--- Instructions ---
[A] Using the cold dark matter section below, list the works it names as having already given accounts of the CDM model.
[B] In the cold dark matter section below, what term did Carlberg et al (1990) and Couchman & Carlberg (1992) use for their finding that dark matter halos have substantially smaller velocities than the mass?
[C] Write the next part of the cold dark matter section below, picking up after its final sentence.

4.1. Cold Dark Matter

The CDM model became the platform on which simulations of cosmic structure formation matured into a powerful theoretical tool during the 1980s. It is not reviewed extensively here, as accounts have been given already by Frenk (1991), Davis et al (1992a), Liddle & Lyth (1993), Ostriker (1993). However, a brief discussion of the CDM model and its shortcomings is worthwhile to motivate study of the currently popular alternatives.

The CDM model adopts parameter values H0 approx 50 km s-1 Mpc-1 and Omegac = 1 - Omegab approx 0.95, where Omegac and Omegab give the present mean mass density of CDM and baryons, respectively, normalized to the critical density 8pi G / 3H02. Prior to the COBE measurement of temperature anisotropy (Smoot et al 1992), the only significant free parameter in the CDM model was the normalization of the power spectrum, conventionally specified by the rms relative mass density fluctuation in a sphere of radius R8 = 8 h-1 Mpc, sigma8 = sigma(R8), computed using Equation 9 with the power spectrum extrapolated to the present day assuming linear theory. When set to the observed value based on galaxy counts, sigma8 = 1, the CDM model predicts excessive peculiar velocities for galaxies (Davis et al 1985). A similar conclusion follows from the cosmic virial theorem, which implies Omega approx 0.3 if galaxies are a fair tracer of the clustering and dynamics of the mass (Peebles 1986). However, Carlberg et al (1990), Couchman & Carlberg (1992) found in their high-resolution simulations that dark matter halos have substantially smaller velocities than the mass, an effect they termed velocity bias. During this same period, evidence accumulated that the b = 1 / sigma8 = 2.5 "standard biased" CDM model favored by Davis et al (1985) lacked sufficient power on large (~ 50 h-1 Mpc) scales to explain the observed clustering (Maddox et al 1990, Saunders et al 1991) or velocity fields (Lynden-Bell et al 1988) of galaxies.

--- Information shown ---
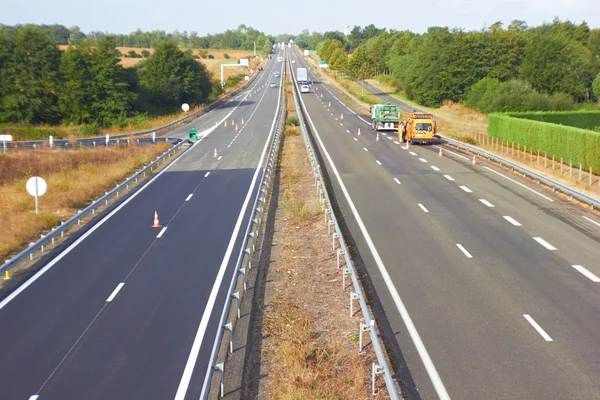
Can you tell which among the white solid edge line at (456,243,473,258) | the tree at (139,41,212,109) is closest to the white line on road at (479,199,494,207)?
the white solid edge line at (456,243,473,258)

--- Results for the exercise ---
[A] Frenk (1991), Davis et al (1992a), Liddle & Lyth (1993), Ostriker (1993)

[B] Velocity bias.

[C]
Without exotic physics such as gravitational radiation produced in "tilted" inflationary models, the large-angular-scale microwave background anisotropy measurements pinned down the normalization of CDM models to sigma8 approx 1.2 (Wright et al 1992, Bunn & White 1997). With a strong velocity bias, interest revived in "unbiased" (b approx 1) CDM models. Several groups explored the constraints imposed by small-scale clustering, pairwise velocities, the circular velocity and mass distributions of galaxies, galaxy cluster masses, etc (e.g. Bahcall & Cen 1993, Cen & Ostriker 1993c, Brainerd & Villumsen 1994a, b, Gelb & Bertschinger 1994a, b, Zurek et al 1994). From this and additional work, the consensus has emerged that the unbiased CDM model is ruled out because it has too much power on small scales.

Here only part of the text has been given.